Another source of uncertainty is the fact that we constrained the kinetic temperature law by a single SiO line, however our results for IK Tau agree with those of Bujarrabal et al. (1989; see Fig. 7). These authors used CO (J = 1−0) and SiO (J = 2−1) lines to constrain the kinetic temperature profile. Unfortunately, to our knowledge, similar information for IRC+10011 is not available.

As we can see in Figs. 7 and 8, the best fits are those which result from a gas that is still accelerating in the inner region of the wind and that has not acquired its terminal expansion velocity as quickly as itwas previously believed (see e.g.
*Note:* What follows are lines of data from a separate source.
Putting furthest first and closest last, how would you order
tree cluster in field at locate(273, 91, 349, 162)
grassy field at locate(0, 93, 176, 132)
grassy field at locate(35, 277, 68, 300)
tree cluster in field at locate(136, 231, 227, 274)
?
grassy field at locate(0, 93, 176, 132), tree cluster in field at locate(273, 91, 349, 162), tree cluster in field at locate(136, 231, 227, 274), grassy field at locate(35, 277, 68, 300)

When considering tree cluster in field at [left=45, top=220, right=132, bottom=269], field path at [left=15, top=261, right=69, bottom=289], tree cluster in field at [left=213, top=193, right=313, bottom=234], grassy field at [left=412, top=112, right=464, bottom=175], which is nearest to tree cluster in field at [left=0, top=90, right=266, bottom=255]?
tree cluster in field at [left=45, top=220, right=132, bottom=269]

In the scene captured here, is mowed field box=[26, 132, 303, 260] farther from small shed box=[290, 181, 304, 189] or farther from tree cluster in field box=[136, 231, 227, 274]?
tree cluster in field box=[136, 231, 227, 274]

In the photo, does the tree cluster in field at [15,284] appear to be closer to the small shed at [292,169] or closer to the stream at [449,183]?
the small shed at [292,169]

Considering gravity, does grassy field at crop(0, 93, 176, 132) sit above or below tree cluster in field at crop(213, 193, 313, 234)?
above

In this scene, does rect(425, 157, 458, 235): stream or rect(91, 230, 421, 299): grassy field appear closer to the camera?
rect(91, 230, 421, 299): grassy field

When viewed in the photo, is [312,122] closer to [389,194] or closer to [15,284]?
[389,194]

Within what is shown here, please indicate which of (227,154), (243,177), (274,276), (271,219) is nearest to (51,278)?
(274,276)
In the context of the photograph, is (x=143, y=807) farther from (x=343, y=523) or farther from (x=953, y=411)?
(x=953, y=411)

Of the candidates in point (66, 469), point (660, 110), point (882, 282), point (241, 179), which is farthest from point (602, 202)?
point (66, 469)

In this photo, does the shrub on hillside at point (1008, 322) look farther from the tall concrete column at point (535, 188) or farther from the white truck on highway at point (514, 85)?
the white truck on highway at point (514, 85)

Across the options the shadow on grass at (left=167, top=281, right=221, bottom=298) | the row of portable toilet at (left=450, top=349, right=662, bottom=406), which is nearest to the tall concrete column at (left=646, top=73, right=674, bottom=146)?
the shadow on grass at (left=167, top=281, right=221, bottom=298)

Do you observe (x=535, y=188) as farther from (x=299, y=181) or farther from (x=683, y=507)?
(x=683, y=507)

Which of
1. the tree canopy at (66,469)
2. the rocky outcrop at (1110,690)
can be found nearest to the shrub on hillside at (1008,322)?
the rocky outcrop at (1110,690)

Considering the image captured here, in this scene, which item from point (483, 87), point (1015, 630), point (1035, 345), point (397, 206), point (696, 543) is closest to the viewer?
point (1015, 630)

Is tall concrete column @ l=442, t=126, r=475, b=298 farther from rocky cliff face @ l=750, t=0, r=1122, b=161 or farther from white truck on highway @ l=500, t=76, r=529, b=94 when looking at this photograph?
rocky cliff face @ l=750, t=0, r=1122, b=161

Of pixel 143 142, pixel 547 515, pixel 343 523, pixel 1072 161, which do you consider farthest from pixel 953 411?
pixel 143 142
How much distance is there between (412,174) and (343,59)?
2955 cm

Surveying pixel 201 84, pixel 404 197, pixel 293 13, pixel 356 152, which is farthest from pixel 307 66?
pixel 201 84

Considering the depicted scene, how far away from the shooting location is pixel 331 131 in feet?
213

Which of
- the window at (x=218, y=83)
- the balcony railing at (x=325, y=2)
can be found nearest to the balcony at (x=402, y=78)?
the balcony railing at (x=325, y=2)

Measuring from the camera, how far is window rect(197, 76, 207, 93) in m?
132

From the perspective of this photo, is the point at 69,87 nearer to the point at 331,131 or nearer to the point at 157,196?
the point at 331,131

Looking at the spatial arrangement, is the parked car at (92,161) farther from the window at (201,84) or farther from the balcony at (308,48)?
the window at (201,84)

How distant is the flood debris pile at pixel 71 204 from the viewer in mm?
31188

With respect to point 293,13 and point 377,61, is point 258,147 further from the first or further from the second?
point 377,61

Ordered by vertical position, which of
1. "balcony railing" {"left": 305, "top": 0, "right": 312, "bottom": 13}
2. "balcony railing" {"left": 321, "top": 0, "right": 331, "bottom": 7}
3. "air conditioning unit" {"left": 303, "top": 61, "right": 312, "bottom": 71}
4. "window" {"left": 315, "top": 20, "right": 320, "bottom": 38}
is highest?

Olofsson et al. 1982; Morris et al. 1983; Schönberg 1988). We find that there is a good correlation between the decrease in the abundance of the SiO molecule and the gas acceleration. If the SiO is removed from the gas phase as a result of grain growth, radiation pressure from the star then acts more efficiently on larger dust grains. Owing to a strong coupling between gas and dust, gas then accelerates along with the dust. Therefore, a correlation between gas-phase SiO depletion and gas acceleration might be a sign of SiO condensation into dust grains. Our results indicate that it is reasonable to assume that ~85% percent of the SiO molecular gas condenses into dust grains, and the remaining SiO photodissociates very far from the star. We also note that gas acceleration and SiO depletion happen slightly faster for IRC+10011 than for IK Tau. This is understandable if we take into account the larger mass-loss rate, and hence larger density, of the former: under this condition grain growth happens more quickly, and therefore the dust accelerates faster and SiO depletion also happens faster. For this object we also assumed that the value of the temperature is in general lower, which also favours the condensation of dust grains.
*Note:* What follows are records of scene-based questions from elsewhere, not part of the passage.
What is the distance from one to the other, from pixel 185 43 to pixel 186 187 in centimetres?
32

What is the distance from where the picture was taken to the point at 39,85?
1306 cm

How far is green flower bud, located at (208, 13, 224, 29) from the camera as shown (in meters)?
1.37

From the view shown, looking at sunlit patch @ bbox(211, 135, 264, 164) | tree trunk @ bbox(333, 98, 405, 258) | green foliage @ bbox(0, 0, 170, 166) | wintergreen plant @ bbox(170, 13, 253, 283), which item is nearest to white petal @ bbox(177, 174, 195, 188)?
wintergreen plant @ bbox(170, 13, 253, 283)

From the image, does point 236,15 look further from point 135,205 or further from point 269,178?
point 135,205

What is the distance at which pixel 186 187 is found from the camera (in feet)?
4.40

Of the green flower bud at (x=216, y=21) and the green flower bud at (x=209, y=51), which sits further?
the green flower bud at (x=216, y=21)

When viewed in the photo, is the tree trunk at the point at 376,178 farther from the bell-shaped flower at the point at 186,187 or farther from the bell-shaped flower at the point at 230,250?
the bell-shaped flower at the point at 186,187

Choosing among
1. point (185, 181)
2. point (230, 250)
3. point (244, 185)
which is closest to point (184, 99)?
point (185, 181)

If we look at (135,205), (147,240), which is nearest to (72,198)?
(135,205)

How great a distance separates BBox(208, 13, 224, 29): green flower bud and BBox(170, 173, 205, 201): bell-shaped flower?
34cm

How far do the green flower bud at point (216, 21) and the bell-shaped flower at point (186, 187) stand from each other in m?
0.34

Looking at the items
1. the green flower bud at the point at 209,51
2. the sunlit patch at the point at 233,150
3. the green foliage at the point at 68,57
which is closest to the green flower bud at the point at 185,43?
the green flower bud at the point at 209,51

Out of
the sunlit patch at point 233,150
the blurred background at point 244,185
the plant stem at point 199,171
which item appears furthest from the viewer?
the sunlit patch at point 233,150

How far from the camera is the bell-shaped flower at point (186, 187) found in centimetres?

After the molecular gas is condensed into dust, at much larger distances from the star, photodissociation removes the remaining SiO in the gas phase. We assumed that photodissociation sets in at a distance beyond 3 × 1016 cm for both objects following the results of Li et al. (2016). Using a large gas-phase chemical model of an AGB envelope including the effects of CO and N2 self-shielding, along with an improved list of parent species derived from detailed modelling and observations, concluded that the SiO photodissociation region lies past 3 × 1016 cm for IK Tau.

In Fig. 9 we show azimuthally averaged spectra obtained from observations of 29SiO in IK Tau and spectra that results from the modelling. We can see two interesting features of the obervations that were reproduced in the models to some extent. One is is self-absorption and the other is a triple-peaked structure of the azimuthally averaged central spectra. Self-absorption happens when a region of relatively low excitation temperature lies somewhere along the line of sight to a hotter region with the same radial velocity. The other feature, the triple-peaked central spectra, means that we find local maxima at central velocities, as well as in the blue and red regions of the spectra. The blue and red peaks are very common in optically thin emission of outflows because we see the approaching and receding wind. The central peak appears if we have a high SiO abundance in the inner zone with slow-moving gas causing an emission excess. The three peaks can clearly be seen as well as the self-absorption in the blue-shifted side of the spectra. The figures include the emission at six offsets from the central star separated by 0.′′125 to make the effects more visible.

thumbnail Fig. 3

Half-power diameter and flux as functions of LSR velocity as determined from model fits to the visibilities for IK Tau. As argued in Lucas et al. (1992), the small variation of the diameter as a function of velocity could be explained by a wind for which the final expansion velocity is not yet fully reached.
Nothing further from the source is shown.